### DIRECTION 1:
Can you update the records from the line containing "Within the choices" through the end of the records, changing "white fascia board" to "white eave board" and leaving everything else the same?

### PAGE TEXT:
** BEGIN **

Is SingleStore DB a row-based or column-based store?

SingleStore DB provides both in-memory row-based and on-disk column-based stores.

The in-memory row store:

  • Works best for mixed transactional and analytical workloads
  • Provides low latency and highly concurrent reads and writes of individual rows as well as sophisticated analytical SQL queries
  • Supports PRIMARY and UNIQUE keys
  • Supports geospatial indexes
  • Has longer recovery times (as the entire table needs to be loaded into memory)

The on-disk column store:

  • Works best for analytical workloads
  • Allows tables larger than the amount of available RAM in the cluster
  • Uses compression (which lowers disk usage and accelerates replication)
  • Provides fast and efficient scans of large datasets
  • Provides sorted columnstore indexes
  • Is optimized for batch UPDATE and DELETE queries
  • Requires more expensive query compilation (as compared to the row store)

How does SingleStore DB’s in-memory lock-free storage engine work?

SingleStore DB’s storage engine uses multi-version concurrency control with lock-free skip lists and lock-free hash tables which allow highly concurrent reads and writes at very high throughput. Reads in SingleStore DB are never blocked, but updates to the same row can conflict with logical locks.

What is the advantage of SingleStore DB over traditional databases like Oracle, SQL Server or MySQL with data in a “ramdisk” or large buffer pools?

Two common techniques for leveraging large amounts of memory in traditional databases are storing data files on a “ramdisk” or running a disk-based storage engine with a large buffer pool. For example, MySQL performs much better with InnoDB configured to use a large buffer pool.

While running an existing storage engine like InnoDB in memory can alleviate some of the bottlenecks involved with disk, SingleStore DB has four distinguishing memory-optimized features that enable it to perform significantly better than disk-based storage engines running in memory:

  • SingleStore DB is a distributed scale-out system. SingleStore DB scales to thousands of machines on commodity hardware.
  • No buffer pool. Traditional databases manage a global buffer pool since they assume that the dataset can’t fit into memory. The buffer pool is a resource shared across all databases and all tables, which creates significant contention.
  • Lock-free data structures. SingleStore DB uses memory-optimized, lock-free skip lists and hash tables as its indexes. Unlike B+ Trees, these data structures are designed from the ground up to be fast in memory.
  • Code generation. Lock-free data structures are so fast that dynamic SQL interpretation quickly becomes the limiting factor for query execution. With code generation, SingleStore DB compiles SQL down to native code for maximum performance.

** END **

### MATERIAL TO PROCESS:
** BEGIN **

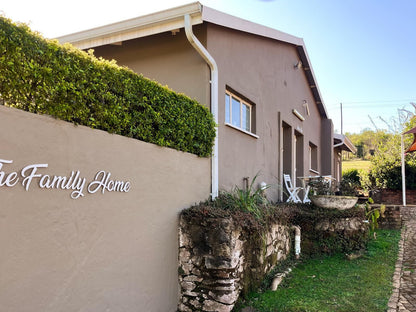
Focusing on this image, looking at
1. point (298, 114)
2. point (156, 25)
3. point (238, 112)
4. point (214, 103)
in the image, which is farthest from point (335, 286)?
point (298, 114)

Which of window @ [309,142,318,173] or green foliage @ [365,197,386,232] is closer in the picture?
green foliage @ [365,197,386,232]

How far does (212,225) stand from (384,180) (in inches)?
568

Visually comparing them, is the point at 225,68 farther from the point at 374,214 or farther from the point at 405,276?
the point at 374,214

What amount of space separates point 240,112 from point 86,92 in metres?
4.53

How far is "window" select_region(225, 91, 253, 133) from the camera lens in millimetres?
6676

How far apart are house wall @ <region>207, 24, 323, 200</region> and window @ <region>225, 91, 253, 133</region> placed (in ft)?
0.59

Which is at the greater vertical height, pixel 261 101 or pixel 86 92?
pixel 261 101

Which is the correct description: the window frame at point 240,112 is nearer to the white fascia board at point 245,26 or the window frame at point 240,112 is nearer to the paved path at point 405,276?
the white fascia board at point 245,26

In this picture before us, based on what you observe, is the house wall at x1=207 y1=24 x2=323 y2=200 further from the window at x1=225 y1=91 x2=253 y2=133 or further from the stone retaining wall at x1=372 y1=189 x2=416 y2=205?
the stone retaining wall at x1=372 y1=189 x2=416 y2=205

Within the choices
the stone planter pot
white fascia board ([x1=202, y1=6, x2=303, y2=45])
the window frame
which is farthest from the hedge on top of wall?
the stone planter pot

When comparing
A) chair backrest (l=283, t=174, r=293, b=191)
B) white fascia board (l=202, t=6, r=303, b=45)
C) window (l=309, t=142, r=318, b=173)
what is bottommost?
chair backrest (l=283, t=174, r=293, b=191)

** END **

### DIRECTION 2:
Does the SingleStore DB page agree with each statement? Give yes or no for each, with the deciding words quoted from the page. (a) The in-memory row store supports geospatial indexes. (b) Updates can block reads in SingleStore DB. (c) The on-disk column store is optimized for single-row UPDATE queries.

### COMPLETE ANSWER 1:
Within the choices
the stone planter pot
white eave board ([x1=202, y1=6, x2=303, y2=45])
the window frame
which is farthest from the hedge on top of wall?
the stone planter pot

When comparing
A) chair backrest (l=283, t=174, r=293, b=191)
B) white eave board (l=202, t=6, r=303, b=45)
C) window (l=309, t=142, r=318, b=173)
what is bottommost?
chair backrest (l=283, t=174, r=293, b=191)

### COMPLETE ANSWER 2:
(a) Yes: "Supports geospatial indexes"
(b) No: "Reads in SingleStore DB are never blocked"
(c) No: "Is optimized for batch UPDATE and DELETE queries"